Exercise directions: Please reproduce every one of the records below word for word, keeping each line unchanged.

+++ Raw data +++

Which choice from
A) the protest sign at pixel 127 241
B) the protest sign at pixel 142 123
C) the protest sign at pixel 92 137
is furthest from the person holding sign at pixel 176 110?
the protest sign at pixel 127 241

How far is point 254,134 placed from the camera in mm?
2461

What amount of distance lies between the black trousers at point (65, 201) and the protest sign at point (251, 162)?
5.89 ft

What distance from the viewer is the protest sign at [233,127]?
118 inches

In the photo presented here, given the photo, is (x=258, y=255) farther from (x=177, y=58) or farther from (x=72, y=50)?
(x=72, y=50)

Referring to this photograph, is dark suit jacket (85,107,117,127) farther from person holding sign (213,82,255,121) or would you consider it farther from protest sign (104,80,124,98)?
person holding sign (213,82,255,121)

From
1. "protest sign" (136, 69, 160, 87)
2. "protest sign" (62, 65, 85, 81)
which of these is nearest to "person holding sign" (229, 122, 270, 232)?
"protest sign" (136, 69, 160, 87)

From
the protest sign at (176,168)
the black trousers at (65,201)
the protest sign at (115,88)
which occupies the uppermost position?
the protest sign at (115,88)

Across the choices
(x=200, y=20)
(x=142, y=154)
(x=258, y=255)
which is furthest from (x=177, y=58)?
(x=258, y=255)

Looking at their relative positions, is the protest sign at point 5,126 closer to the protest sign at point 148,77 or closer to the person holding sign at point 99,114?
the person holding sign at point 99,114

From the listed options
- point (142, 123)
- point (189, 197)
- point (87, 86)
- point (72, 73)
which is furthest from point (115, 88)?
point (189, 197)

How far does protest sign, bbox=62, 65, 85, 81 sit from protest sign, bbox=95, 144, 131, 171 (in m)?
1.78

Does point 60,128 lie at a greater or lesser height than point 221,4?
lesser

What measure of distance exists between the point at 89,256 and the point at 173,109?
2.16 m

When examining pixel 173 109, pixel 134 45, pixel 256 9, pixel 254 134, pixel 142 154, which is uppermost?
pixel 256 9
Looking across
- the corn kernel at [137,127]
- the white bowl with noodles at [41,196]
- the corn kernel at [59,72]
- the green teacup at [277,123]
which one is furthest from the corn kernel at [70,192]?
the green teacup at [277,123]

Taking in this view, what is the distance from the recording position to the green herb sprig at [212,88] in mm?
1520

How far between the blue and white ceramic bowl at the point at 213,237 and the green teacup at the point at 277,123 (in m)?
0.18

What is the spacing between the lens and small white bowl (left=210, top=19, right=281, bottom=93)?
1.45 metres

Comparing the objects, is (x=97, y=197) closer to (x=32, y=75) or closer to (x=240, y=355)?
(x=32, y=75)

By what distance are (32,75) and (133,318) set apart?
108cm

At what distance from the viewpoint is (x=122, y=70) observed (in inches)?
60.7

+++

The reply:
Which choice from
A) the protest sign at pixel 127 241
B) the protest sign at pixel 142 123
C) the protest sign at pixel 92 137
is furthest from the person holding sign at pixel 176 110?
the protest sign at pixel 127 241

How far is point 254,134 placed from the camera in mm?
2461

What amount of distance lies between the black trousers at point (65, 201) and the protest sign at point (251, 162)?
5.89 ft

What distance from the viewer is the protest sign at [233,127]?
118 inches

In the photo presented here, given the photo, is (x=258, y=255) farther from (x=177, y=58) or farther from (x=72, y=50)?
(x=72, y=50)

Referring to this photograph, is dark suit jacket (85,107,117,127) farther from person holding sign (213,82,255,121) or would you consider it farther from protest sign (104,80,124,98)?
person holding sign (213,82,255,121)

From
1. "protest sign" (136, 69, 160, 87)
2. "protest sign" (62, 65, 85, 81)
which of these is nearest to "person holding sign" (229, 122, 270, 232)?
"protest sign" (136, 69, 160, 87)

From
the protest sign at (176,168)
the black trousers at (65,201)
the protest sign at (115,88)
which occupies the uppermost position?
the protest sign at (115,88)

Across the choices
(x=200, y=20)
(x=142, y=154)
(x=258, y=255)
which is furthest from (x=177, y=58)?
(x=258, y=255)

Looking at their relative positions, is the protest sign at point 5,126 closer to the protest sign at point 148,77 or closer to the person holding sign at point 99,114?
the person holding sign at point 99,114

From the listed options
- point (142, 123)
- point (189, 197)
- point (87, 86)
- point (72, 73)
which is furthest from point (115, 88)?
point (189, 197)

How far does protest sign, bbox=62, 65, 85, 81 sit from protest sign, bbox=95, 144, 131, 171 (in m)?
1.78

Does point 60,128 lie at a greater or lesser height than point 221,4?
lesser

What measure of distance exists between the point at 89,256 and the point at 173,109?
2.16 m

When examining pixel 173 109, pixel 134 45, pixel 256 9, pixel 254 134, pixel 142 154, which is uppermost?
pixel 256 9
Looking across
- the corn kernel at [137,127]
- the white bowl with noodles at [41,196]
- the corn kernel at [59,72]
- the green teacup at [277,123]
which one is furthest from the corn kernel at [70,192]?
the green teacup at [277,123]

Taking in this view, what is the distance from the recording position to the green herb sprig at [212,88] in mm?
1520

How far between the blue and white ceramic bowl at the point at 213,237 and the green teacup at the point at 277,123 (in m)?
0.18

What is the spacing between the lens and small white bowl (left=210, top=19, right=281, bottom=93)?
1.45 metres

Comparing the objects, is (x=97, y=197) closer to (x=32, y=75) or closer to (x=240, y=355)?
(x=32, y=75)

By what distance are (32,75) and (133,318) set apart?
108cm

At what distance from the viewpoint is (x=122, y=70) observed (in inches)?
60.7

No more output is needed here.